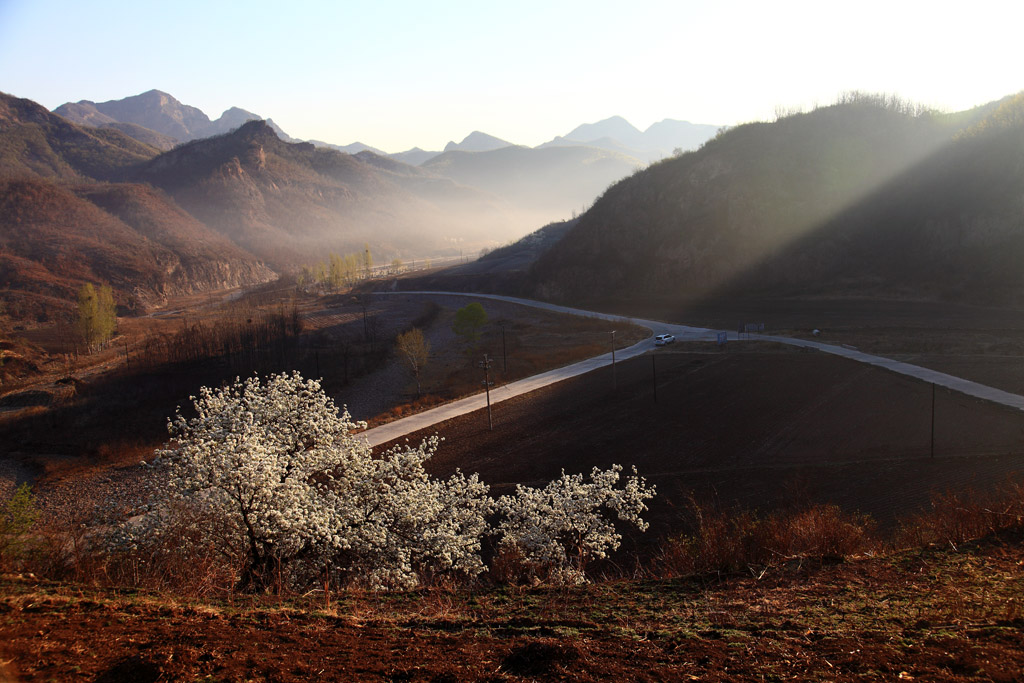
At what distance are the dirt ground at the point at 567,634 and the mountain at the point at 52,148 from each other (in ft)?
643

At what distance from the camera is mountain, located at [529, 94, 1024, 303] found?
62938 mm

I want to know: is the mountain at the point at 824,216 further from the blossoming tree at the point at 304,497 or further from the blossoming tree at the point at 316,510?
the blossoming tree at the point at 304,497

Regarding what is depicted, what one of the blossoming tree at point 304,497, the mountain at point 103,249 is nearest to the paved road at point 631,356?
the blossoming tree at point 304,497

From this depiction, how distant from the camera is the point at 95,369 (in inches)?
2089

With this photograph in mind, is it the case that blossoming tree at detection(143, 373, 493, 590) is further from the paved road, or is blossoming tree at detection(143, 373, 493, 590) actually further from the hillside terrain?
the hillside terrain

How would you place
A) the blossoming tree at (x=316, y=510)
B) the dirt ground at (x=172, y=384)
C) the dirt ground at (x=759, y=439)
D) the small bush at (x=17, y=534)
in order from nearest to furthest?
the small bush at (x=17, y=534) → the blossoming tree at (x=316, y=510) → the dirt ground at (x=759, y=439) → the dirt ground at (x=172, y=384)

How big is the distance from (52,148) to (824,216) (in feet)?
685

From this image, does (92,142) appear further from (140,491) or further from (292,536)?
(292,536)

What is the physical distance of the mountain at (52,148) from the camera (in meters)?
167

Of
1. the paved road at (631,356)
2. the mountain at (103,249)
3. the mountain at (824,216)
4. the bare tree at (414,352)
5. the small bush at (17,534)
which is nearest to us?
the small bush at (17,534)

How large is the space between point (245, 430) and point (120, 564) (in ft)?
9.27

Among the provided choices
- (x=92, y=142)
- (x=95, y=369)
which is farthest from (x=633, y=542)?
(x=92, y=142)

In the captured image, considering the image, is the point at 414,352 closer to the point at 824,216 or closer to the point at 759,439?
the point at 759,439

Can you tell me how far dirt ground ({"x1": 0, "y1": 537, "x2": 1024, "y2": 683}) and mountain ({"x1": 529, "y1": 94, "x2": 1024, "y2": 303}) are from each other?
197ft
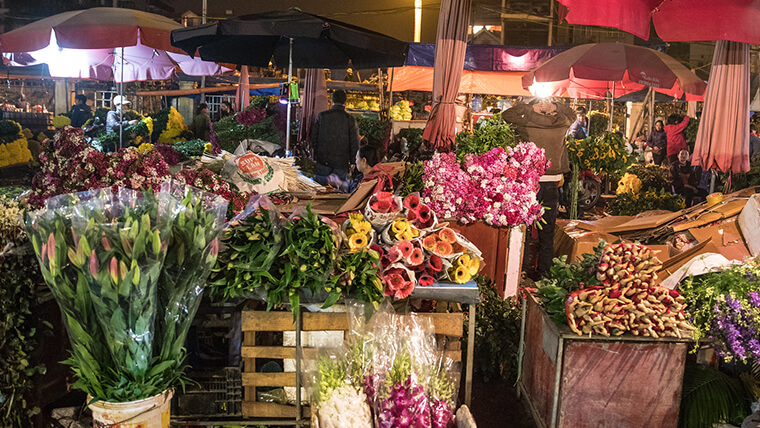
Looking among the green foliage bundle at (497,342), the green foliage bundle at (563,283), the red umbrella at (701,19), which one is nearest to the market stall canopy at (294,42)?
the red umbrella at (701,19)

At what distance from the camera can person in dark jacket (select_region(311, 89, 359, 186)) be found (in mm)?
8406

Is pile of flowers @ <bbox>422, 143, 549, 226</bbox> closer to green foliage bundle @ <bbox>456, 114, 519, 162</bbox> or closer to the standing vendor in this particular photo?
green foliage bundle @ <bbox>456, 114, 519, 162</bbox>

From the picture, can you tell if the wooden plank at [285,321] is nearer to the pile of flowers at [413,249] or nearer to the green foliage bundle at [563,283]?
the pile of flowers at [413,249]

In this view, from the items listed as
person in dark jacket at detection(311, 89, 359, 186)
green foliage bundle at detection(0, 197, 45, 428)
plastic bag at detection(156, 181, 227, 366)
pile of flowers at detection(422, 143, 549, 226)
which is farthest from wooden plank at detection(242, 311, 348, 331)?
person in dark jacket at detection(311, 89, 359, 186)

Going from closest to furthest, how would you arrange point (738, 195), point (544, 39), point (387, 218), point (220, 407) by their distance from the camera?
point (220, 407) < point (387, 218) < point (738, 195) < point (544, 39)

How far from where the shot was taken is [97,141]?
32.7 ft

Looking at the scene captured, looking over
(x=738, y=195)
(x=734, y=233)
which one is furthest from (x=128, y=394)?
(x=738, y=195)

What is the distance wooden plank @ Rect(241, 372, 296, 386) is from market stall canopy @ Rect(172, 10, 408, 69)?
3.89 metres

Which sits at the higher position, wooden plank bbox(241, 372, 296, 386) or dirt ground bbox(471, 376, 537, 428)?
wooden plank bbox(241, 372, 296, 386)

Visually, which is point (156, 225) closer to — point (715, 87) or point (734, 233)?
point (734, 233)

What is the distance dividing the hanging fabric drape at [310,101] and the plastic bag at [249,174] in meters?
4.71

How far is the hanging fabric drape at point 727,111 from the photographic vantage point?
6.16 metres

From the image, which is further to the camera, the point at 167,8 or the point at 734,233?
the point at 167,8

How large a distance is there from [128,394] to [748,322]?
3168mm
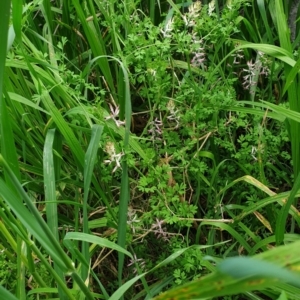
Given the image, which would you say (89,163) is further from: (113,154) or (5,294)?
(5,294)

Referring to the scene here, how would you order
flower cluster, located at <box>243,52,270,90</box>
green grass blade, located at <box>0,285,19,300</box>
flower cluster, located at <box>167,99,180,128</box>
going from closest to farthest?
1. green grass blade, located at <box>0,285,19,300</box>
2. flower cluster, located at <box>167,99,180,128</box>
3. flower cluster, located at <box>243,52,270,90</box>

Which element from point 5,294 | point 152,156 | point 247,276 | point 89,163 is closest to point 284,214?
point 152,156

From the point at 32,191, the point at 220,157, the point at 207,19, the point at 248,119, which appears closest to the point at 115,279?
the point at 32,191

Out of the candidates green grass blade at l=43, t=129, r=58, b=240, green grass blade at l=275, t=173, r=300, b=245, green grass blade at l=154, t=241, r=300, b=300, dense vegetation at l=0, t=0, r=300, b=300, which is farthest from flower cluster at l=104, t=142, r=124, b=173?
green grass blade at l=154, t=241, r=300, b=300

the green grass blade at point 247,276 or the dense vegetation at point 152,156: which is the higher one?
the green grass blade at point 247,276


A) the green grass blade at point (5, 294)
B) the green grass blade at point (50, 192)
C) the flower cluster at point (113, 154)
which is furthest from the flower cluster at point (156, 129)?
the green grass blade at point (5, 294)

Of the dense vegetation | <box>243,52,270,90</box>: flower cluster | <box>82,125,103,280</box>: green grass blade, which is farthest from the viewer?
<box>243,52,270,90</box>: flower cluster

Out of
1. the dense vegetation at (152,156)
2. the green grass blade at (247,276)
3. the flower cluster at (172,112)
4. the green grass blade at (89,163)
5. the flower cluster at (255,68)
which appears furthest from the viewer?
the flower cluster at (255,68)

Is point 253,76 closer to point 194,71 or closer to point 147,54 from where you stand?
point 194,71

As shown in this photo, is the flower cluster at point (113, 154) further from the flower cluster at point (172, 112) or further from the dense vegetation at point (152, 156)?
the flower cluster at point (172, 112)

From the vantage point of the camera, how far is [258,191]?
131cm

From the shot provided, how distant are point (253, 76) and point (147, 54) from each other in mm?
332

★ ★ ★ ★ ★ ★ ★

= WHAT TO DO =
Repeat verbatim all the material, but not the pictures.

= THE RESPONSE =
At what distance are the dirt ground at the point at 567,634 and the mountain at the point at 52,148 from each other (in ft)?
643

At what distance from the camera is mountain, located at [529, 94, 1024, 303] found?
62938 mm

I want to know: is the mountain at the point at 824,216 further from the blossoming tree at the point at 304,497 or further from the blossoming tree at the point at 316,510?
the blossoming tree at the point at 304,497

Regarding what is depicted, what one of the blossoming tree at point 304,497, the mountain at point 103,249 is nearest to the paved road at point 631,356?
the blossoming tree at point 304,497

From this depiction, how distant from the camera is the point at 95,369 (in inches)?
2089

With this photograph in mind, is it the case that blossoming tree at detection(143, 373, 493, 590) is further from the paved road, or is blossoming tree at detection(143, 373, 493, 590) actually further from the hillside terrain?
the hillside terrain

How would you place
A) the blossoming tree at (x=316, y=510)
B) the dirt ground at (x=172, y=384)
C) the dirt ground at (x=759, y=439)
D) the small bush at (x=17, y=534)
in order from nearest to furthest?
the small bush at (x=17, y=534) → the blossoming tree at (x=316, y=510) → the dirt ground at (x=759, y=439) → the dirt ground at (x=172, y=384)

How big is the distance from (52,148) to (824,216) (in feet)?
685

From this image, does (92,142) appear further from (140,491) or further from (292,536)?
(292,536)

What is the physical distance of the mountain at (52,148) from the camera (in meters)?
167

Of
1. the paved road at (631,356)
2. the mountain at (103,249)
3. the mountain at (824,216)
4. the bare tree at (414,352)
5. the small bush at (17,534)
which is nearest to us?
the small bush at (17,534)

How large is the space between point (245, 430) and point (120, 564) (in ft)?
9.27

Among the provided choices
- (x=92, y=142)
- (x=95, y=369)
which is farthest from (x=633, y=542)?
(x=92, y=142)

In the captured image, considering the image, is the point at 414,352 closer to the point at 824,216 or closer to the point at 759,439?
the point at 759,439

Can you tell me how far dirt ground ({"x1": 0, "y1": 537, "x2": 1024, "y2": 683}) and mountain ({"x1": 529, "y1": 94, "x2": 1024, "y2": 303}) are from each other?
197ft
Looking among the green foliage bundle at (497,342), the green foliage bundle at (563,283), the red umbrella at (701,19), which one is nearest to the market stall canopy at (294,42)?
the red umbrella at (701,19)

At what distance from the camera can person in dark jacket (select_region(311, 89, 359, 186)) be found (in mm)?
8406

Is pile of flowers @ <bbox>422, 143, 549, 226</bbox> closer to green foliage bundle @ <bbox>456, 114, 519, 162</bbox> or closer to the standing vendor in this particular photo?
green foliage bundle @ <bbox>456, 114, 519, 162</bbox>

From the picture, can you tell if the wooden plank at [285,321] is nearer to the pile of flowers at [413,249] or nearer to the green foliage bundle at [563,283]?
the pile of flowers at [413,249]

In this view, from the items listed as
person in dark jacket at detection(311, 89, 359, 186)
green foliage bundle at detection(0, 197, 45, 428)
plastic bag at detection(156, 181, 227, 366)
pile of flowers at detection(422, 143, 549, 226)
which is farthest from wooden plank at detection(242, 311, 348, 331)?
person in dark jacket at detection(311, 89, 359, 186)

Going from closest to furthest, how would you arrange point (738, 195), point (544, 39), point (387, 218), point (220, 407) by their distance from the camera?
point (220, 407) < point (387, 218) < point (738, 195) < point (544, 39)

How far from where the shot was taken is [97,141]?
32.7 ft

Looking at the scene captured, looking over
(x=738, y=195)
(x=734, y=233)
which one is furthest from (x=128, y=394)?
(x=738, y=195)

What is the distance wooden plank @ Rect(241, 372, 296, 386) is from market stall canopy @ Rect(172, 10, 408, 69)?
3.89 metres

Which sits at the higher position, wooden plank bbox(241, 372, 296, 386) or dirt ground bbox(471, 376, 537, 428)?
wooden plank bbox(241, 372, 296, 386)

Visually, which is point (156, 225) closer to — point (715, 87) or point (734, 233)?
point (734, 233)

What is the distance dividing the hanging fabric drape at [310,101] and the plastic bag at [249,174] in meters?
4.71

How far is the hanging fabric drape at point 727,111 from the photographic vantage point?
6.16 metres

From the image, which is further to the camera, the point at 167,8 or the point at 734,233?
the point at 167,8

How large a distance is there from [128,394] to [748,322]?
3168mm
Given the image, which would you say (89,163) is further from: (113,154) or (5,294)?
(5,294)

Referring to the scene here, how would you order
flower cluster, located at <box>243,52,270,90</box>
green grass blade, located at <box>0,285,19,300</box>
flower cluster, located at <box>167,99,180,128</box>
going from closest to farthest?
1. green grass blade, located at <box>0,285,19,300</box>
2. flower cluster, located at <box>167,99,180,128</box>
3. flower cluster, located at <box>243,52,270,90</box>

Which element from point 5,294 | point 152,156 | point 247,276 | point 89,163 is closest to point 284,214?
point 152,156

From the point at 32,191, the point at 220,157, the point at 207,19, the point at 248,119, which appears closest to the point at 115,279?
the point at 32,191

Out of the candidates green grass blade at l=43, t=129, r=58, b=240, green grass blade at l=275, t=173, r=300, b=245, green grass blade at l=154, t=241, r=300, b=300, dense vegetation at l=0, t=0, r=300, b=300, which is farthest from flower cluster at l=104, t=142, r=124, b=173?
green grass blade at l=154, t=241, r=300, b=300

the green grass blade at point 247,276 or the dense vegetation at point 152,156: which is the higher one?
the green grass blade at point 247,276


A) the green grass blade at point (5, 294)
B) the green grass blade at point (50, 192)
C) the flower cluster at point (113, 154)
which is furthest from the flower cluster at point (156, 129)?
the green grass blade at point (5, 294)

Of the dense vegetation | <box>243,52,270,90</box>: flower cluster | <box>82,125,103,280</box>: green grass blade, which is farthest from the viewer?
<box>243,52,270,90</box>: flower cluster

Out of
1. the dense vegetation at (152,156)
2. the green grass blade at (247,276)
3. the flower cluster at (172,112)
4. the green grass blade at (89,163)
5. the flower cluster at (255,68)
which appears furthest from the viewer?
the flower cluster at (255,68)

Is point 253,76 closer to point 194,71 or closer to point 147,54 from where you stand?
point 194,71

As shown in this photo, is the flower cluster at point (113, 154) further from the flower cluster at point (172, 112) or further from the dense vegetation at point (152, 156)?
the flower cluster at point (172, 112)

From the vantage point of the camera, how far is [258,191]?
131cm

From the shot provided, how distant are point (253, 76) and point (147, 54) from each other in mm?
332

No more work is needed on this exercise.